What skills or knowledge do you wish you had learned more during uni?
I wish I took the time to learn more about personal finances. As I transitioned into work, I had to make decisions about important financial components like how much I wanted to invest into my 401K (employer pension scheme in the US), whether or not I wanted an HSA (health related plan), etc.
Taking time as a student to learn about these things would have streamlined the process for me as I had no prior exposure to any of these components about adulting before my first job.
Do you have any advice for international students who want to study for the same degrees as yourself?
There are a lot of opportunities in the US educational space so take advantage of them. Don’t be afraid to ask for help when you need it. Most importantly, be proactive, stay on top of your academic obligations and make sure you’re taking classes that support your goals.
More importantly, connect! Connect with alumni and industry professionals early on. It increases your chance of getting internships and these will give you an advantage in job-seeking once you graduate.

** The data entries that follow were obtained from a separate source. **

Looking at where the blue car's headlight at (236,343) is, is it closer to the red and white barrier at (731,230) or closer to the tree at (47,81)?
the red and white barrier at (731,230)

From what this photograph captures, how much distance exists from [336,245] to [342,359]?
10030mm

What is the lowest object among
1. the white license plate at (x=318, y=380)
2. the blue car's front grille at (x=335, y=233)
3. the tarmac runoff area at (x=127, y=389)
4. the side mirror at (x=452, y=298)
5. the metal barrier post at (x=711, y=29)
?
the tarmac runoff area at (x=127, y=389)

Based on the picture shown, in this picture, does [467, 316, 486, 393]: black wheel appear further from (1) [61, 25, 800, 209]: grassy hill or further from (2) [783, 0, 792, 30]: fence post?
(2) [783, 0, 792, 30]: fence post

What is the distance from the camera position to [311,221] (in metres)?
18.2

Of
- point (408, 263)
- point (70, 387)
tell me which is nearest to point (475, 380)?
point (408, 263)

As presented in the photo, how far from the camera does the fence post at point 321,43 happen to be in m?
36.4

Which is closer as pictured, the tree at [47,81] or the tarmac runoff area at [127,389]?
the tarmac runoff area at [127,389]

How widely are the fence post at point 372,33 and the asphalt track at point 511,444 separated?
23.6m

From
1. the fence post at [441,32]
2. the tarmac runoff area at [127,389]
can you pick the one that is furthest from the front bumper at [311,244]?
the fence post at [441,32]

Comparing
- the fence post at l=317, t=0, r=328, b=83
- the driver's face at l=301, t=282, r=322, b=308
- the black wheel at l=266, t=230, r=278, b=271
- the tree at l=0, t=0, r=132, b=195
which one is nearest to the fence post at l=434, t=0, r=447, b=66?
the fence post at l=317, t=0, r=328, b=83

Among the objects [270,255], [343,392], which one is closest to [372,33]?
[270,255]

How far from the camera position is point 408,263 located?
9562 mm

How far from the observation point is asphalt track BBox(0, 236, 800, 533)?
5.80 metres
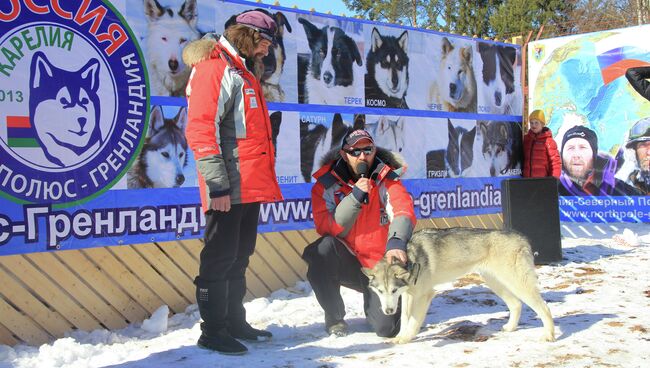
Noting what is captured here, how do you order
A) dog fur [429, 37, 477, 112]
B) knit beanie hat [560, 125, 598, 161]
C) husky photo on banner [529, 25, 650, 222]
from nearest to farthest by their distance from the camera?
dog fur [429, 37, 477, 112] < husky photo on banner [529, 25, 650, 222] < knit beanie hat [560, 125, 598, 161]

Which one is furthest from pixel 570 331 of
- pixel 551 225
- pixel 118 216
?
pixel 118 216

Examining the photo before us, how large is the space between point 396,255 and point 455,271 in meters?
0.56

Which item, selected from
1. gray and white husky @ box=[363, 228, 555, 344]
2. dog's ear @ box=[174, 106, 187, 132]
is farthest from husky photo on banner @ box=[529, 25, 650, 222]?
dog's ear @ box=[174, 106, 187, 132]

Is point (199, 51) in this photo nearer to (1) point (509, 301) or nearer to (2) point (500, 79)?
(1) point (509, 301)

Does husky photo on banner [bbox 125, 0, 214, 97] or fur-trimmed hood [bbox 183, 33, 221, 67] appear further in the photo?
husky photo on banner [bbox 125, 0, 214, 97]

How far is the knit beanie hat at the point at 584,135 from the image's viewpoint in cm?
888

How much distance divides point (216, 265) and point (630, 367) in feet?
7.63

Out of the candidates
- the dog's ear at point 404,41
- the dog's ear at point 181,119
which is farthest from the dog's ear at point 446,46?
the dog's ear at point 181,119

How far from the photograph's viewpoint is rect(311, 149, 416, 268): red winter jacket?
13.5 feet

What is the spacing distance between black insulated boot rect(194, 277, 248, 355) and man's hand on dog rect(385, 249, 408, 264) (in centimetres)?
100

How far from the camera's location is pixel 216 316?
12.0 ft

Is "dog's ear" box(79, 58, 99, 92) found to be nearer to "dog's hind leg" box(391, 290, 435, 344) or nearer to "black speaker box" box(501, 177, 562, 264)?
"dog's hind leg" box(391, 290, 435, 344)

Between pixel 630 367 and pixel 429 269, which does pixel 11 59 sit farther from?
pixel 630 367

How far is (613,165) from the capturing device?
8711 millimetres
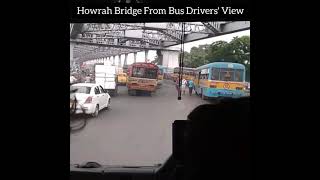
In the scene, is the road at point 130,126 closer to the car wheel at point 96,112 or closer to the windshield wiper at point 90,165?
the car wheel at point 96,112

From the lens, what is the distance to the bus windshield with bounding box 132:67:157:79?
4.07 metres

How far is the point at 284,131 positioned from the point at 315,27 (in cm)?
36

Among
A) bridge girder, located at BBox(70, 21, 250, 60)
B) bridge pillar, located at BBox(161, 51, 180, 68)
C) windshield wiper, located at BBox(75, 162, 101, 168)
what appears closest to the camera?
windshield wiper, located at BBox(75, 162, 101, 168)

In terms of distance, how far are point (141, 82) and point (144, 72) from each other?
15.6 inches

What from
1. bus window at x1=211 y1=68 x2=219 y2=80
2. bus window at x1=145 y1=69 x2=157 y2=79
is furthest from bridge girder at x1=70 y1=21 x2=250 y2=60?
bus window at x1=211 y1=68 x2=219 y2=80

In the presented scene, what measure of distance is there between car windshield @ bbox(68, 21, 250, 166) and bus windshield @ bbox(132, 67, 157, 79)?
1 centimetres

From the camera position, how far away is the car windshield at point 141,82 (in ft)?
8.43

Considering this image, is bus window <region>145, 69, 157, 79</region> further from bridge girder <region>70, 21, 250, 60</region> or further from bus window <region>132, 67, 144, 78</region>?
bridge girder <region>70, 21, 250, 60</region>

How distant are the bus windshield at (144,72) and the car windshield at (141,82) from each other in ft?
0.04

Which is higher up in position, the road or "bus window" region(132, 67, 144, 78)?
"bus window" region(132, 67, 144, 78)

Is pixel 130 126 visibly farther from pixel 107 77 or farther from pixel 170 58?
pixel 170 58

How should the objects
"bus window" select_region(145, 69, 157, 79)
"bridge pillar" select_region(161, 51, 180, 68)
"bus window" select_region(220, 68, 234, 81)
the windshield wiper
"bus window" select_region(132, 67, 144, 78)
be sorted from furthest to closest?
"bus window" select_region(220, 68, 234, 81)
"bus window" select_region(145, 69, 157, 79)
"bus window" select_region(132, 67, 144, 78)
"bridge pillar" select_region(161, 51, 180, 68)
the windshield wiper

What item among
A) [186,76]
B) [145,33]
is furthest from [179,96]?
A: [145,33]
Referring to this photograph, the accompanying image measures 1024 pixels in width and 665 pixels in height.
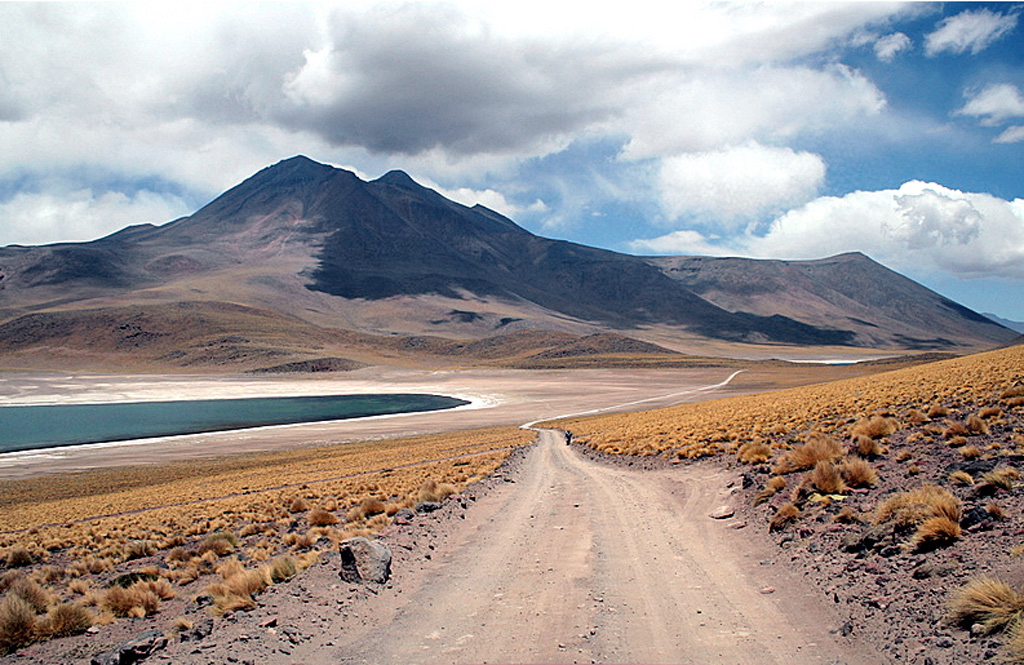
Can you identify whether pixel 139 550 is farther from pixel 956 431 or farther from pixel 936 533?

Where do you see yourself in 10 years?
In 10 year’s time, I want to be back in Zimbabwe, owning a medical device manufacturing company of my own. I want to apply everything I’m learning so far to finally achieve my dream of accessible cutting edge medical devices in the country.
What’s one thing you miss from home and how do you substitute it?
I miss spending time with my family. It’s not something easily substitutable but I do my best to return for visits and speak with them virtually. The distance is eased by amazing people I’ve met in the US who made it feel like my second home with a great network that are like my second family.